C’est un système qui a bien fonctionné avec Hubble, qui ne voyait que dans le proche infrarouge, et qui semble jusqu’à présent bien fonctionner pour la NIRCam de Webb, selon Mme Pagan.

Le quintette de Stefan, une collection visuelle de cinq galaxies lointaines, était l’une des premières images en couleur du télescope Webb.

(Nasa)

“Mais lorsque nous passons à l’infrarouge moyen avec MIRI, ce que nous obtenons est très différent, ce qui constitue un défi”, a-t-elle ajouté. Pour éviter les combinaisons de couleurs criardes comme l’image MIRI de Carina, ils ont dû faire preuve d’un peu de créativité avec la cartographie des couleurs, “de sorte que cela pourrait être rouge, orange et cyan” plutôt que rouge, vert et bleu.
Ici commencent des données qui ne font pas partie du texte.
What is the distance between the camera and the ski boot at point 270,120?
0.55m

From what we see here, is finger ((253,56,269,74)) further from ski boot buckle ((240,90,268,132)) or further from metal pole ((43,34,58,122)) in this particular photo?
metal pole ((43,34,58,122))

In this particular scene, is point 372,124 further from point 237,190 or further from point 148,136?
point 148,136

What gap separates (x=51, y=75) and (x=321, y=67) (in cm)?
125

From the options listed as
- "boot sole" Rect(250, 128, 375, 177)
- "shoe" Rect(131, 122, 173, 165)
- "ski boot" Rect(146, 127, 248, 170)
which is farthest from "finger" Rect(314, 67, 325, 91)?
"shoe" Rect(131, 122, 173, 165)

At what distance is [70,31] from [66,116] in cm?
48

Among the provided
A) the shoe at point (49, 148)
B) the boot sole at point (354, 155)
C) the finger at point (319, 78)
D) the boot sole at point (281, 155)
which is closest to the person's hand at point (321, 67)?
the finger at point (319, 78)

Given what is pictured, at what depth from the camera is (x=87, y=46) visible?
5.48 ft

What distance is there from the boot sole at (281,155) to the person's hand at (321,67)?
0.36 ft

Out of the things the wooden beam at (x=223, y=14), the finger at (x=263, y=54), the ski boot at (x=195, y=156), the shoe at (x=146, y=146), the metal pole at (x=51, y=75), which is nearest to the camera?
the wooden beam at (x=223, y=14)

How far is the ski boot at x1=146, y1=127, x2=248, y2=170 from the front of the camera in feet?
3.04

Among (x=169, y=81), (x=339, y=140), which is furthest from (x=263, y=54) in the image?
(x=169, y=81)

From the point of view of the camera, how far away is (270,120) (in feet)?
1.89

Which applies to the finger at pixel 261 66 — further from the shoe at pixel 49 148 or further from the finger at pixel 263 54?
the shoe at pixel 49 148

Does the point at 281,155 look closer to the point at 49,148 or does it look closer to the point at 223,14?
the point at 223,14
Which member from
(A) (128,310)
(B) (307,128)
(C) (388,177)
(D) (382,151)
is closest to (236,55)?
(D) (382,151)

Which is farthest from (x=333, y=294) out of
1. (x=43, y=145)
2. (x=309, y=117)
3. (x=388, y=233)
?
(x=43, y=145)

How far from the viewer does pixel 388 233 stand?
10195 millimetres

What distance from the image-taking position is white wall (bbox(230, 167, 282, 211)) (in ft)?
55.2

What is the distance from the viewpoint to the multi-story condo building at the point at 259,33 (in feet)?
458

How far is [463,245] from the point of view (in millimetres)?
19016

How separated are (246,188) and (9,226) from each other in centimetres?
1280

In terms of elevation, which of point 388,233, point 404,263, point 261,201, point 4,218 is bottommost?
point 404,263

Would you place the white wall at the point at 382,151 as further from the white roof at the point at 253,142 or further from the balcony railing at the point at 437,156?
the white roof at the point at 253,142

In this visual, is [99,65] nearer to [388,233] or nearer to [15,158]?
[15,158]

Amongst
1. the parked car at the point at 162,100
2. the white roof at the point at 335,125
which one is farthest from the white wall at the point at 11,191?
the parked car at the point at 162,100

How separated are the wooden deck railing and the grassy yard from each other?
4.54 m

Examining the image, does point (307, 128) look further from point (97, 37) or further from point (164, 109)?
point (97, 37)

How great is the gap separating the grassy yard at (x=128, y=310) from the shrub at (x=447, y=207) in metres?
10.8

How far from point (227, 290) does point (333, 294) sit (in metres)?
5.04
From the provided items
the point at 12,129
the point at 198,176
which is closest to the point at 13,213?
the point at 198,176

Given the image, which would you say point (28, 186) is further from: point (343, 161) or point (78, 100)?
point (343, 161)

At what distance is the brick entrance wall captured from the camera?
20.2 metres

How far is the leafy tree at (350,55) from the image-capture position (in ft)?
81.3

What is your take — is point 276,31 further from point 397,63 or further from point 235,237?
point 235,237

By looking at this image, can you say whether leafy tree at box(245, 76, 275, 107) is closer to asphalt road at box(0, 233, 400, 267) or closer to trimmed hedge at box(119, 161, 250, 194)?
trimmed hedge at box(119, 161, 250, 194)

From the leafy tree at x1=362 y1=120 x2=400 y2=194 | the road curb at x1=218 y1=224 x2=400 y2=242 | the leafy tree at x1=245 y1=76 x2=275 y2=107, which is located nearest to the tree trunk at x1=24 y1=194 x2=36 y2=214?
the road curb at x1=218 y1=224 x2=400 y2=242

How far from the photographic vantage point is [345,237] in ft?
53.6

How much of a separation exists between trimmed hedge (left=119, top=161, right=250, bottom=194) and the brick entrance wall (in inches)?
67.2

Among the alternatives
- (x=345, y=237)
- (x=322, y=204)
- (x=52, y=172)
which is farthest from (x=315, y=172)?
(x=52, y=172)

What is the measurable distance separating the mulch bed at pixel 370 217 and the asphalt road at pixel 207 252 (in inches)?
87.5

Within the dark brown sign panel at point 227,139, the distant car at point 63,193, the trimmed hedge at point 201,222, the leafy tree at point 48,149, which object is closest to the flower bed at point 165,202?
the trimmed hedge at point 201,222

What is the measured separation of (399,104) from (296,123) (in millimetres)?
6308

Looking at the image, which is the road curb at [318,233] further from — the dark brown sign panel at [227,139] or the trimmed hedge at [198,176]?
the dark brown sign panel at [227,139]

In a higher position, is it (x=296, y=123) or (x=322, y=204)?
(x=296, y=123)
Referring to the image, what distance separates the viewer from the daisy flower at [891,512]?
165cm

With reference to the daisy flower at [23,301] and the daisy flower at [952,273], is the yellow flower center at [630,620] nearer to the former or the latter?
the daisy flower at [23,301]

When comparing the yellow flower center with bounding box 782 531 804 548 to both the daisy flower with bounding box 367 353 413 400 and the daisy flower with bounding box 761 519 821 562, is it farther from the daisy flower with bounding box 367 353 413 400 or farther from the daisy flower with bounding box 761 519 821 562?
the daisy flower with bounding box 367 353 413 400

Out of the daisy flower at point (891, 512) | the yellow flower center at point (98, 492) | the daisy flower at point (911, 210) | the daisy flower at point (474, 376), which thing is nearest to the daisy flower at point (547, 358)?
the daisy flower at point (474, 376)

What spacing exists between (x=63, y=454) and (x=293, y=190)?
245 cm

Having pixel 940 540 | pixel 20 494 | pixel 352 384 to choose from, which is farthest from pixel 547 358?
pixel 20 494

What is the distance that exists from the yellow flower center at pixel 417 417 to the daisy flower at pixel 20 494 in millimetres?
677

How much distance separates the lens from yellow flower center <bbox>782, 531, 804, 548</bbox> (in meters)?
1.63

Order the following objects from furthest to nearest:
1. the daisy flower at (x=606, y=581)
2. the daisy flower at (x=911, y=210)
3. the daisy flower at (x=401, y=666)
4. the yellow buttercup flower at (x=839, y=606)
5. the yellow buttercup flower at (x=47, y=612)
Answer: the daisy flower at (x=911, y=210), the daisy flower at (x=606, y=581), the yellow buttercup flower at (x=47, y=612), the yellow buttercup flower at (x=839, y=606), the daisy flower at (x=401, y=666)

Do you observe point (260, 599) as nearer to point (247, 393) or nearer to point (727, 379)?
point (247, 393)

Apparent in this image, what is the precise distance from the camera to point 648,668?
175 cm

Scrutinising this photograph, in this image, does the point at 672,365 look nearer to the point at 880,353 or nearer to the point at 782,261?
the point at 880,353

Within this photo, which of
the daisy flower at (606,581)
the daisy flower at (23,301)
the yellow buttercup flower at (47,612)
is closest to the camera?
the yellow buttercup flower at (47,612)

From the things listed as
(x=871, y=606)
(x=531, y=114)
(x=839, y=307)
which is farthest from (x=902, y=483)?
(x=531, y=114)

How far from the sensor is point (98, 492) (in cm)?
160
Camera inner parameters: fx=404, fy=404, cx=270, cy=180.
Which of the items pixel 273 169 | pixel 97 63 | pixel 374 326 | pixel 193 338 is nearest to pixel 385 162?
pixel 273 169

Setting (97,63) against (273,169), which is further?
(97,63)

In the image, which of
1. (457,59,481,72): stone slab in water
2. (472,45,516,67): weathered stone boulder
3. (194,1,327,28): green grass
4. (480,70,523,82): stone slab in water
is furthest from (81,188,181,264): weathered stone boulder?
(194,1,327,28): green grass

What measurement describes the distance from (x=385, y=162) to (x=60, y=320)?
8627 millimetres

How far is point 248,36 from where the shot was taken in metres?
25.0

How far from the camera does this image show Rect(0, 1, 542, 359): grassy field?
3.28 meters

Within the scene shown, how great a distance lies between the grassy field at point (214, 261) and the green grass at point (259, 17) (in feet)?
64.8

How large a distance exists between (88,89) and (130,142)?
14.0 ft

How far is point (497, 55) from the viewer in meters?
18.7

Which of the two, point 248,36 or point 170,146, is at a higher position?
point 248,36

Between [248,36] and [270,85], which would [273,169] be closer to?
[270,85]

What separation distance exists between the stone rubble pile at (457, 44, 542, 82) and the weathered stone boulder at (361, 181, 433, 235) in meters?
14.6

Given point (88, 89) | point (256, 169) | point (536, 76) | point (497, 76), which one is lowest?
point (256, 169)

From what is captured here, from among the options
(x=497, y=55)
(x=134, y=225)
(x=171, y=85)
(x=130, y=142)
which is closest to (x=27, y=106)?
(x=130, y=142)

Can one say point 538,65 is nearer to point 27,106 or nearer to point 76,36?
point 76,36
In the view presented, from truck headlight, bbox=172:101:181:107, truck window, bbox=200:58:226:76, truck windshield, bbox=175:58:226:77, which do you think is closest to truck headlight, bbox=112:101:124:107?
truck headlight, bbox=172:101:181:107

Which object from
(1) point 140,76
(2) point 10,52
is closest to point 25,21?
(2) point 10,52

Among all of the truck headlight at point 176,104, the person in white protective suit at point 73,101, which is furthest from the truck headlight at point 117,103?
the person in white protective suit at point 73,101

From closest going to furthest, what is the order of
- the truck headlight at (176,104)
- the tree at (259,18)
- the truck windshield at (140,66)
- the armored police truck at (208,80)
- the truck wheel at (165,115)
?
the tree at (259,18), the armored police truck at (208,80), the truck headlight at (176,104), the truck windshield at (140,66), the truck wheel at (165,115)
Le processus pourrait être entièrement différent pour les scientifiques qui utilisent Webb pour étudier un aspect particulier d’un objet lointain, a noté Mme Pagan. Plutôt que d’essayer de transposer des longueurs d’onde non visuelles de la lumière dans le spectre visible d’une manière qui ait un sens visuel, un chercheur pourrait demander une mise en évidence des couleurs en fonction d’un phénomène d’intérêt, comme des nuages de gaz organiques. Les chercheurs peuvent également faire appel aux services de leur bureau lorsqu’ils publient les résultats de leurs recherches auprès de Webb.

“Il y a une page web pour que les scientifiques soumettent leurs résultats de recherche à Webb.des propositions pour un communiqué de presse”, a déclaré M. DePasquale. “Ils peuvent passer par cette voie, contacter le bureau de presse ici, et ensuite nous déterminerons si cela mérite vraiment d’être publié. Si c’est le cas, alors il nous revient de traiter les données.”

Le traitement peut représenter beaucoup de travail, surtout avec Webb – le développement de l’image de la nébuleuse de Carina a pris 16 heures – et Mme Pagan et M. DePasquale ont travaillé pendant les week-ends qui ont précédé la publication des premières images de Webb. Mais le travail est également si captivant qu’ils auraient traité les nouvelles images même sans l’urgence d’une diffusion publique imminente.

“Le premier ensemble de données est arrivé un samedi matin, et j’ai dû me rendre à Philadelphie pour une fête de famille”, a déclaré M. DePasquale. “Je suis à la fête. Et je me suis dit, ‘Je veux juste travailler sur cette image’.”